In: Finance
Liquidity Management
Global Manufacturing Company (GMC) is an Ohio-based company specializing in electronic controls for automated manufacturing and assembly line machinery. GMC’s products are used in a wide variety of industries, including automotive, computers, consumer electronics, and appliances. The company was founded by two electrical engineers, Frank Kilowatt and Larry Voltz and began operations in 1979, initially selling their products to smaller manufacturing machinery suppliers in the U.S. market.
They have expanded significantly in recent years and now sell a small portion of annual sales to companies in Canada, Mexico, and Europe. Due to the high level of demand for their products, they are able to price all of their sales in US Dollars and sales have been growing rapidly (about 25 percent per year. For the last three years (2016 – 2018) their profits have been exceptionally strong, but there always seems to be a shortage of cash for their operations.
Even though Frank and Larry have put in extra equity capital, reinvested all net profit back in the business, and used long-term borrowing as much as possible for the expansion of production facilities, they are continually having to make short-term borrowing arrangements with their bank to cover funds shortfalls, sometimes with very little notice.
Working with your consulting team, examine GMC’s current financial position and see if you can determine why they are having these liquidity problems.
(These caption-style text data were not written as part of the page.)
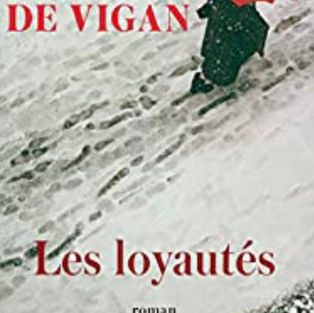 Les Loyautés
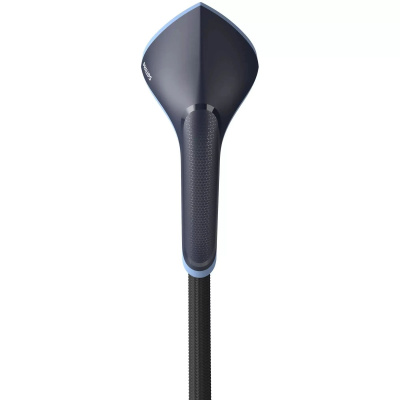 ������������ ��������� Philips STE3150/20 2000�� �����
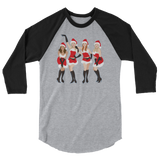 Jingle Bell Rock (Raglan)-Raglan-Swish Embassy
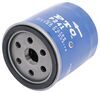 PTC Custom Fit Engine Oil Filter - Conventional and Synthetic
The firm’s current financial statements are provided in the excel spreadsheet. Assume a tax rate of 35 percent and a weighted average cost of capital (WACC) of 10 percent.
Specific Questions:
GMC is a highly growing company. When a company gets growing then there will be a huge need for cash. When more sales come in more employees are needed, more offices are required and more inventory and new machines are also purchased. Money can easily vanish if there is a sudden increase in the demand for a product.
2. How does the fact that this company is a manufacturer affect its liquidity needs as it grows?
Global Manufacturing Company (GMC) is an Ohio-based company specializing in electronic controls for automated manufacturing and assembly line machinery. GMC’s products are used in a wide variety of industries, including automotive, computers, consumer electronics, and appliances. They have expanded significantly and their sales are growing 25% every year. GMC is manufacturing electronic controls and its inventory will be more expensive and it has also expanded its operation to Canada, Mexico, and Europe so the company had to hire new labours and employees and it required new offices, manufacturing units and more inventory. These factors affected GMC's liquidity needs to grow.
3. Are revenues, profits, and cash flows all basically the same thing?
Revenues, profits and cash flow are not the same thing but interrelated.
Revenue is the total sales of the company. Revenue includes Cost of goods sold plus the profit of the company.
Profit comes from the Revenue of the company. Cost of goods sold and all other expenses reduced from revenue or total sales of the company is the profit of the company
Cash flow is the net amount of cash and cash equivalents being transferred into and out of the business. Cash flow is the amount of available cash within a business at a given time, as a result, of the inflow and outflow of money.
4. What liquidity problems does this firm have?
This firm is experiencing a short term working capital requirements. The company has borrowed long term funds to expand production units now the company is suffering from working capital requirements which are working of day to day operations of the business due to less cash flow. Day to day operations includes the purchase of inventory and salaries to labors etc.
High profit and low cash flow result in a profitable business unable to pay its debt. Business may borrow funds to meet the requirements but the amount of profit may not be received at the time of sales many wholesale customers hold their invoices up to 120 days before payment. So the company needs to borrow funds and required to pay a huge amount of interest.
The liquidity crisis is a big problem for the company. If the per-unit cost exceeds breakeven it can lead a company to bankruptcy.